«Marcher, c’est s’échapper»
Dans un roman servi par une langue poétique, Angélique Villeneuve raconte un pogrom perpétré dans un shetl d’Europe de l’Est à travers les yeux d’une fillette de huit ans devenue une juive errante. Un roman puissant, un conte poignant.
Dès les premières lignes, nous voilà pris dans la folie meurtrière: «Au moment précis où, enfin, Henni s’apprête à s’enfuir au-dehors dans la neige, c’est le plus grand, le plus maigre des hommes entrés dans la maison qui arrache le dernier bébé du sein de Pessia et le soulève au-dessus de lui. Le cri qui monte avec l’enfant emplit l’air de faisceaux, de fumées, de roches explosives.»

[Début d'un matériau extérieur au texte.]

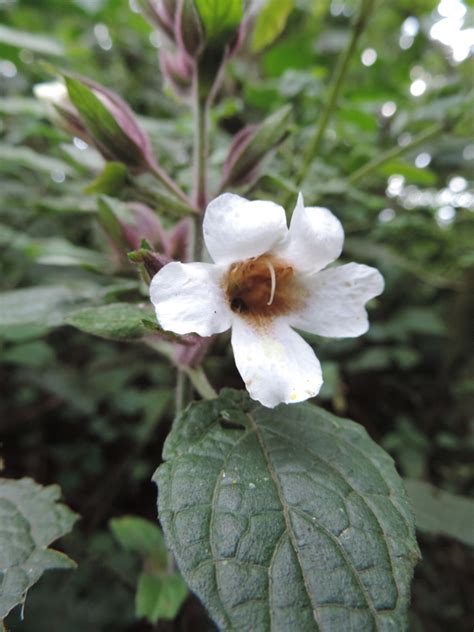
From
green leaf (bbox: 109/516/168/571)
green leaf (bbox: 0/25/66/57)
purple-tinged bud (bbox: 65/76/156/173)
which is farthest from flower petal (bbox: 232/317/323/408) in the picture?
green leaf (bbox: 0/25/66/57)

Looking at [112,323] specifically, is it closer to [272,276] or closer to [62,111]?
[272,276]

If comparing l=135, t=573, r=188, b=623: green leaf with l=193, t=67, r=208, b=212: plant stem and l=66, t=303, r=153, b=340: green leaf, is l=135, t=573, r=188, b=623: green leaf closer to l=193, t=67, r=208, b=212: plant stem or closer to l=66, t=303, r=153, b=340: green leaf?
l=66, t=303, r=153, b=340: green leaf

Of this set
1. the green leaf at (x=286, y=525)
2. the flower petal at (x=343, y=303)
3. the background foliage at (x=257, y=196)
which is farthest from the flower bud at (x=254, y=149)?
the green leaf at (x=286, y=525)

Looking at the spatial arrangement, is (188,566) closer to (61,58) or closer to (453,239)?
(453,239)

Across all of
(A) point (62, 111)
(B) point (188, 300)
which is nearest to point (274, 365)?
(B) point (188, 300)

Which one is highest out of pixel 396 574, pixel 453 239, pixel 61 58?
pixel 61 58

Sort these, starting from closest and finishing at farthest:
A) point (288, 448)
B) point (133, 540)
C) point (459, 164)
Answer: point (288, 448), point (133, 540), point (459, 164)


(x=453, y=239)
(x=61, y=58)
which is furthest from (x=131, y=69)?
(x=453, y=239)

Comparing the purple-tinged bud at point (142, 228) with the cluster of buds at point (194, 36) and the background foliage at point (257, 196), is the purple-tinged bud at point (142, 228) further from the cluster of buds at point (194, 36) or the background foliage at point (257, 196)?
the cluster of buds at point (194, 36)
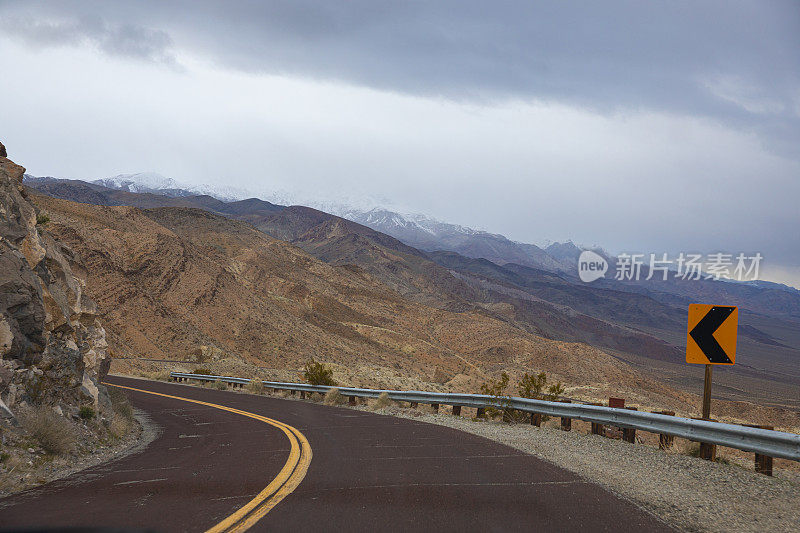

Henni a huit ans et vient d’échapper à un pogrom dans cette Europe de l’Est où, au début du XXe siècle, les juifs étaient chassés, pillés, massacrés.
Un drame qui entre en résonnance avec le 7 octobre dernier et qui prouve que l’antisémitisme reste plus d’un siècle plus tard solidement ancré auprès d’êtres abjects. La fillette vivait paisiblement dans ce village auprès de sa nombreuse famille, de sa grande sœur Zelda et venait de se voir confier un nourrisson, le petit Avrom, son «trésor».
Si elle a pu échapper aux fous furieux avec Zelda et son frère Lev, si elle comprend que marcher, c’est s’échapper, elle ne va pas tarder à se rendre compte combien le froid et la faim peuvent faire de ravages. Désormais, c’est seule avec son désespoir qu’elle devient juive errante et c’est avec ses yeux d’enfant qu’elle regarde ce monde qu’elle ne comprend pas.
Un monde qui se résume à ce qu’elle voit, ce qu’elle entend, ce qu’elle sent. Et c’est ce qui fait la force de ce roman. Ici, il n’est pas question de traiter de la grande Histoire, mais de trouver quelque chose à manger, un endroit où se protéger du froid, un motif d’espérance. À l’instinct.
L’écriture d’Angélique Villeneuve rend parfaitement ces perceptions, Trouvant même de la poésie dans ce drame, quand l’innocence permet de se construire un rempart à l’incompréhensible violence. Pour que la vie prenne le pas sur la mort, pour que l’humanité gagne contre la barbarie.
J’ai retrouvé dans ce roman l’univers d’Agota Kristof et sa trilogie des jumeaux. On y retrouve ce regard différent, cette candeur qui devient une force, ce magnifique chant de résilience, quand on s’appuie sur les beaux moments vécus pour se construire un avenir. C’est pour Henni une manière de cheminer avec les siens qui, même morts, l’aident à dépasser sa peine.